* [Text excerpt]
═══

The story should have really started when he met Lexi. After that the avalanche happens, and things really start to pick up. Lexi, on the other hand, is the cool ice princess to his inner surfer boy. An inability to shift has ensure d that she’ll never have a family because in this universe female werewolves can only get pregnant in werewolf form. She’s resigned to a life of never getting to have sex with a werewolf. Trystan, naturally, doesn’t care that she’s not a proper werewolf, and decides he wants to screw her brains out anyway despite her protests.

The sex scenes were explicit, and the very last one served no purpose. Beyond that, if there was one more adjective attached to his penis, I would have puzzled out a way to throw an electronic book across the room. Less is more, believe it or not.

The bad guy was completely predictable, and the plot itself seemed to have taken a cue from Underworld.  Ladies and gentlemen, Sven the Nord, as depicted by Bethesda Game Studios.

═══

* [Task instructions]
1/ Copy the book review from "The bad guy" to "Bethesda Game Studios.", inclusive, switching "bad guy" to "villain".
2/ Identify each line of the rows that contains the word "When" and copy those lines out. Case counts.
The book review above and the rows that come after it are unrelated.

* [Data supplied]
═══

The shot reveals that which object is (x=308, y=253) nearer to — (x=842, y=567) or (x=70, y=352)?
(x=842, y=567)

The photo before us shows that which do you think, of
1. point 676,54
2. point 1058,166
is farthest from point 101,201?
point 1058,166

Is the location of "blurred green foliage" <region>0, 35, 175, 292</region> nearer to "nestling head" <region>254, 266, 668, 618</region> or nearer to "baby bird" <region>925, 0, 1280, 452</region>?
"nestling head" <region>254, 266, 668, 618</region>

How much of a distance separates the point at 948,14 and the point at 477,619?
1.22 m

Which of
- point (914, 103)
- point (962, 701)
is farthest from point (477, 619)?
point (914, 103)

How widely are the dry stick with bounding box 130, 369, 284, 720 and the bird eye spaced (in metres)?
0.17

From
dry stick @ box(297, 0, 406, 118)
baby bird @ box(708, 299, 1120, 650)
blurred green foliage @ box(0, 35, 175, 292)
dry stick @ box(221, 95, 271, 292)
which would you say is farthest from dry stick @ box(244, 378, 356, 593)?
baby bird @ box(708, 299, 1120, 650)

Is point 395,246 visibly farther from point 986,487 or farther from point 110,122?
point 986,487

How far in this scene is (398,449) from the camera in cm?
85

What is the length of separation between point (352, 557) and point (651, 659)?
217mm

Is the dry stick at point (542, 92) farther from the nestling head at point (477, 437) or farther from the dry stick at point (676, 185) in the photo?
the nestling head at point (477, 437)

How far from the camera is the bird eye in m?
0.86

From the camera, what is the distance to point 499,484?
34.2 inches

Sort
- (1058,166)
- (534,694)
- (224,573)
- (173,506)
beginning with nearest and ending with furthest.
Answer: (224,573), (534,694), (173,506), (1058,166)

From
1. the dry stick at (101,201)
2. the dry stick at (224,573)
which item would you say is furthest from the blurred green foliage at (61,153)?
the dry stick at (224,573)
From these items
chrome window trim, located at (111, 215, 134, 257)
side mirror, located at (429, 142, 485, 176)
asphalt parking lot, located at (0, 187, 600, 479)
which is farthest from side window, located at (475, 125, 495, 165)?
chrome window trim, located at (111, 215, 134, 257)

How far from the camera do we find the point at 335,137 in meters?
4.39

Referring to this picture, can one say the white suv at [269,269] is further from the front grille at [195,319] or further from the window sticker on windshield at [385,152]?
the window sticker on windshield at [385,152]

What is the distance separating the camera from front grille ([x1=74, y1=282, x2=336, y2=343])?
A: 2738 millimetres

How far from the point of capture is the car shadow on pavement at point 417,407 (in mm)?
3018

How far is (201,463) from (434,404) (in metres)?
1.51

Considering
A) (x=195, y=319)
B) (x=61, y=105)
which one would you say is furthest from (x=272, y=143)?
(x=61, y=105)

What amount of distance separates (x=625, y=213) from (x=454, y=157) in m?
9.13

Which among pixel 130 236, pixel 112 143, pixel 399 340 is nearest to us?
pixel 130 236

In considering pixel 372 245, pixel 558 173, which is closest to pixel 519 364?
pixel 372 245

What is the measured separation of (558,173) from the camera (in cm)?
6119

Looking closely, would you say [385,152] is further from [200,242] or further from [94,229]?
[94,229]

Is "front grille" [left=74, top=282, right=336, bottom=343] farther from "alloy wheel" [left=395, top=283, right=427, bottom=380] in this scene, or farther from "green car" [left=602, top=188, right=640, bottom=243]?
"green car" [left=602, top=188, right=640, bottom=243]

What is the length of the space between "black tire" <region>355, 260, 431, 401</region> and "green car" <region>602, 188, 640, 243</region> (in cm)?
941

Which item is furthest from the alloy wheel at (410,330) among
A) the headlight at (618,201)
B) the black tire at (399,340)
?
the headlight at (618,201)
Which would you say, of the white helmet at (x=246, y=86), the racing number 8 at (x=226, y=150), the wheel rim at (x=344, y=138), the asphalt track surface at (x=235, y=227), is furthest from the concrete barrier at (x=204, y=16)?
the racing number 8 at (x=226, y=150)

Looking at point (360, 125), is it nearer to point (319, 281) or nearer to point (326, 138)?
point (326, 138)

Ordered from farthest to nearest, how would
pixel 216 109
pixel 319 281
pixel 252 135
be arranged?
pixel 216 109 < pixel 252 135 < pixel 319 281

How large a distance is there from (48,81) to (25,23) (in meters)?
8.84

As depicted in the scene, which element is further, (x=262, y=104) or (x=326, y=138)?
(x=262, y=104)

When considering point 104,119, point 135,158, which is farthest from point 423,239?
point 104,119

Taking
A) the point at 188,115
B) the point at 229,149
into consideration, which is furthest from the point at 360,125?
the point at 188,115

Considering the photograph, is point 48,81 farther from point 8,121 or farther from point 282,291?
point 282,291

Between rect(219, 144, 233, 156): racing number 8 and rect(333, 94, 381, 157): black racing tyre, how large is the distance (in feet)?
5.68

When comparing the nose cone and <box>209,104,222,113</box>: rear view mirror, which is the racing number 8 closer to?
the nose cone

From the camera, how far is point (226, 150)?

═══

* [Solved tasks]
1/
The villain was completely predictable, and the plot itself seemed to have taken a cue from Underworld.  Ladies and gentlemen, Sven the Nord, as depicted by Bethesda Game Studios.

2/
When considering point 104,119, point 135,158, which is farthest from point 423,239?
When comparing the nose cone and <box>209,104,222,113</box>: rear view mirror, which is the racing number 8 closer to?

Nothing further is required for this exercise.